What to work on. Please transcribe, exactly, the line that contains "50 Назовите имя, отчество" and every line after it to the end of the records, and nothing else.

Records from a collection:
::::
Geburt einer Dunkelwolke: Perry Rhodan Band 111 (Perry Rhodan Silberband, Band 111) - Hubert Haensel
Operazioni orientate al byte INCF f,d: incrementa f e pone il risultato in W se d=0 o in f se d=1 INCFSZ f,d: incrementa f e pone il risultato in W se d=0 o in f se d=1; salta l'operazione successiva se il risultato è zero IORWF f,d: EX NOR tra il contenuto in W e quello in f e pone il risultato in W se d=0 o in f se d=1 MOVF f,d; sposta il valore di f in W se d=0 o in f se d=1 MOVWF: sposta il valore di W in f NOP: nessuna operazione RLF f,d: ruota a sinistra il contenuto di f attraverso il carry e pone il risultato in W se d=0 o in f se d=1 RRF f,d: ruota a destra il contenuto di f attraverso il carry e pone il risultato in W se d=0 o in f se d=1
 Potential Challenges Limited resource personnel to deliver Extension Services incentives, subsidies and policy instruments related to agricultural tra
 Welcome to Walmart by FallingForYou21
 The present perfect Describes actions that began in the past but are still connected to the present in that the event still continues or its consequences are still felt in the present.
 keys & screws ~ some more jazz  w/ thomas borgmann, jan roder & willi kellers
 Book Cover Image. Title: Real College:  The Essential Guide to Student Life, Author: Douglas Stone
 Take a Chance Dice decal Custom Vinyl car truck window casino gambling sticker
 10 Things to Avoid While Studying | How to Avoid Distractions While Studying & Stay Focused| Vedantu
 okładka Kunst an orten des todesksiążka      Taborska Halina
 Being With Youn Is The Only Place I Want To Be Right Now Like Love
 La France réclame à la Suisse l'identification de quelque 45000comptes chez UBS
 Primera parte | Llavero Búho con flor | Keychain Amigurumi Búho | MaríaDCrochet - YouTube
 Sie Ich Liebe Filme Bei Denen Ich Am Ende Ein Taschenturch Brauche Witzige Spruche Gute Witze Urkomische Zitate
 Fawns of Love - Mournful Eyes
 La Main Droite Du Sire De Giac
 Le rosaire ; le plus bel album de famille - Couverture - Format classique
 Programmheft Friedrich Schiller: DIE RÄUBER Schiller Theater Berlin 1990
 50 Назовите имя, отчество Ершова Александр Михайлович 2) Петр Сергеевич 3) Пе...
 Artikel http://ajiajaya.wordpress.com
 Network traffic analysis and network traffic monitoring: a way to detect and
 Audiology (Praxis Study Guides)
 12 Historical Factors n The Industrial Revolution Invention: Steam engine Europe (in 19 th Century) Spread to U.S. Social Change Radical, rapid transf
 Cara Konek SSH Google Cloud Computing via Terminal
::::
Result of this task.
 50 Назовите имя, отчество Ершова Александр Михайлович 2) Петр Сергеевич 3) Пе...
 Artikel http://ajiajaya.wordpress.com
 Network traffic analysis and network traffic monitoring: a way to detect and
 Audiology (Praxis Study Guides)
 12 Historical Factors n The Industrial Revolution Invention: Steam engine Europe (in 19 th Century) Spread to U.S. Social Change Radical, rapid transf
 Cara Konek SSH Google Cloud Computing via Terminal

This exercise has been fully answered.